Known for his never-ending quest for perfection in anything and everything he does, Bindra experienced his ultimate sporting high on a cold December day, having performed a hundred pushups during a training session prior to competition.
And not on that balmy August evening in Beijing eleven summers ago, to the surprise of many who speak of his Olympic glory with great pride.
"My favourite sports moment came away from the flashbulbs and when nobody was watching me. It happened one training day, it was 31st of December... one of the years I was competing.
"It was a physical training session and it was very cold and I had to do a hundred pushups and my trainer, after I had performed 95, miscounted and said that you are done for the day.
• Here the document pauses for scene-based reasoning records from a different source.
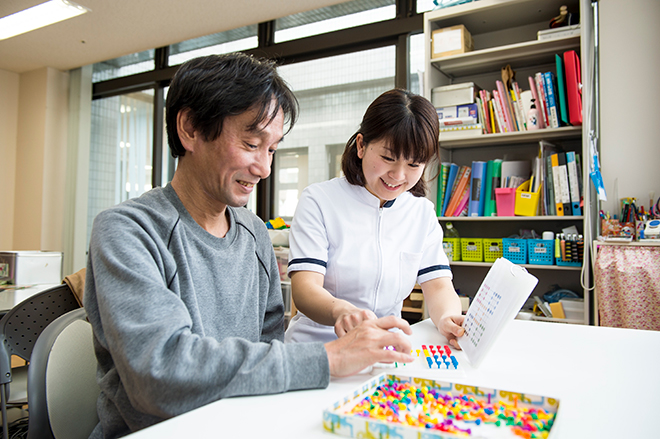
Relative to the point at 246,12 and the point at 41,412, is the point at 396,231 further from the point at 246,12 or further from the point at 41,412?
the point at 246,12

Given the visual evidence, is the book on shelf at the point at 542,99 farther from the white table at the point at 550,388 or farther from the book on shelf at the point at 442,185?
the white table at the point at 550,388

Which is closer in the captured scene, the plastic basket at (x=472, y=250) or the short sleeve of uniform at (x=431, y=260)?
the short sleeve of uniform at (x=431, y=260)

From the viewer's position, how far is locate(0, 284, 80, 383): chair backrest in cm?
154

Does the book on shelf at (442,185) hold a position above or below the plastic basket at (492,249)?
above

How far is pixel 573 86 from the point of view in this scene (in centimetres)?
234

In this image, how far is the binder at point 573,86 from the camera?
233 centimetres

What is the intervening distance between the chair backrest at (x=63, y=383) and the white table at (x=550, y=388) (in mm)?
439

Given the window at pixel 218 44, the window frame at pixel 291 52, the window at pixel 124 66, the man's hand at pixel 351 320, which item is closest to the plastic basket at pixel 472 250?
the window frame at pixel 291 52

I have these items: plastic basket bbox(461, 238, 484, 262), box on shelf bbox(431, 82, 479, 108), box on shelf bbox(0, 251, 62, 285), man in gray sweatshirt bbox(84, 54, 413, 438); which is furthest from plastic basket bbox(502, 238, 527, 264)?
box on shelf bbox(0, 251, 62, 285)

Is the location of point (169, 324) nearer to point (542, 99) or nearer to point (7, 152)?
point (542, 99)

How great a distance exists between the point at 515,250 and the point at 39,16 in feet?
12.7

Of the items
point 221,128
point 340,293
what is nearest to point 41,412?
point 221,128

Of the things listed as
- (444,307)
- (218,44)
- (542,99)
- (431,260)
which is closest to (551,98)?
(542,99)

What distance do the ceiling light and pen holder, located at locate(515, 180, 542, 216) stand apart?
3380mm
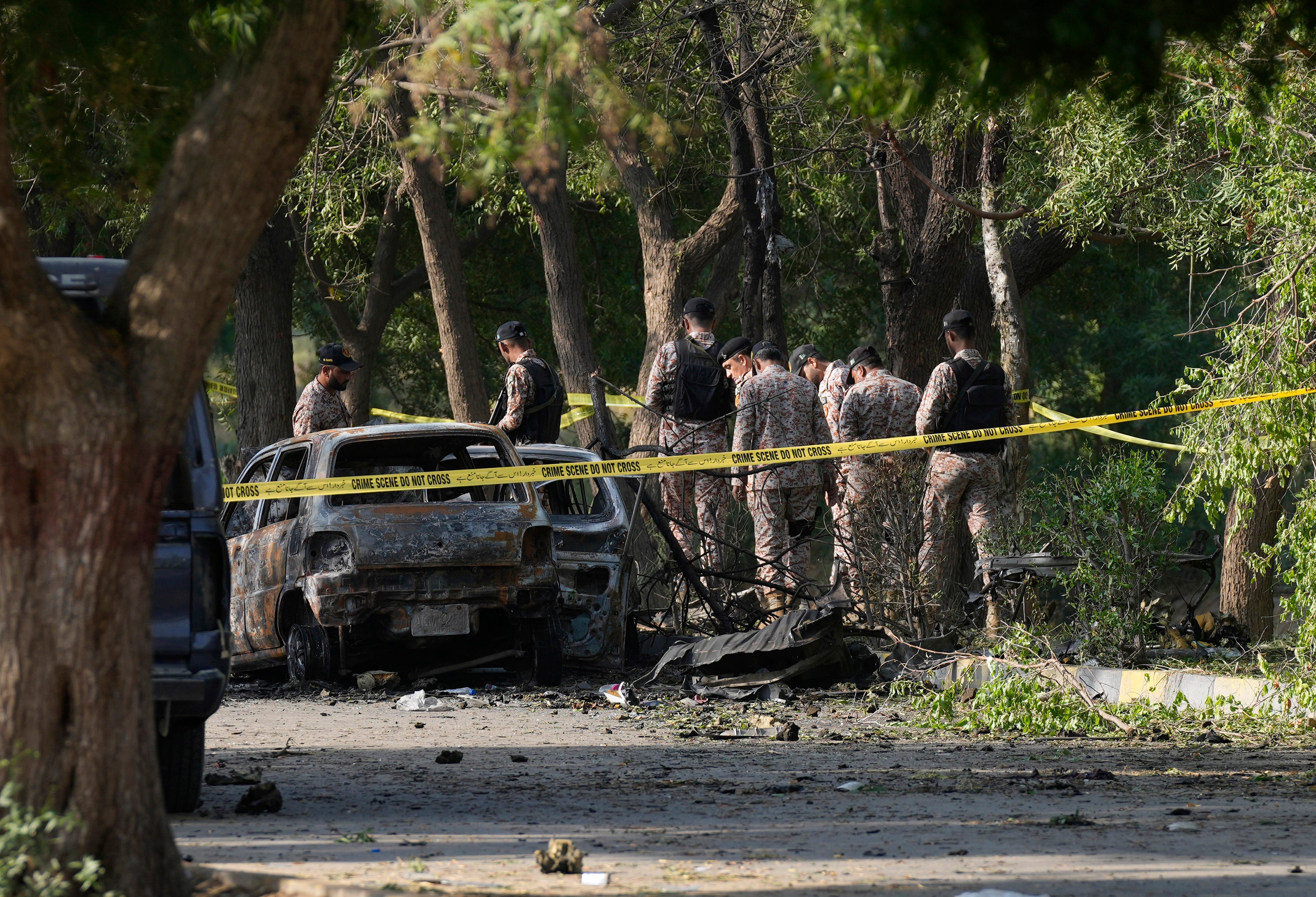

I said 'no, I have five more to go'. So, I think it is the honesty to one's goal that gives us the results," Bindra said.
India's first and only individual Olympic gold medallist till date, Bindra spoke following the completion of the 17th HCL International Bridge Championship on Saturday.
To the participants of the bridge tournament, the champion shooter said, "Win or lose you will always have the self respect and that will be the biggest prize of all. I am sure that all of you have that in mind.
"This is probably an appropriate time to tell you little bit about my sports career and my favourite moment in my sports career..."
Bindra, who has grown 11 years older since winning the historic medal in the Chinese capital, is hopeful that a few will join him in the gold club in the near future.
Since retiring from shooting, Bindra has set up a never-seen-before High Performance Training centre in India for elite athletes that boasts of cutting edge equipments. It has immensely benefitted India's athletes.
During his address following the conclusion of the bridge tournament, the 36-year-old Bindra, on a lighter note, said, "Given the prize money in this championships and looking at my struggling career, I am tempted to give your sport a shot.
"The turnout has been increasing year after year. And I know the Asian Games medals have been the catalyst to inspire individuals to play bridge."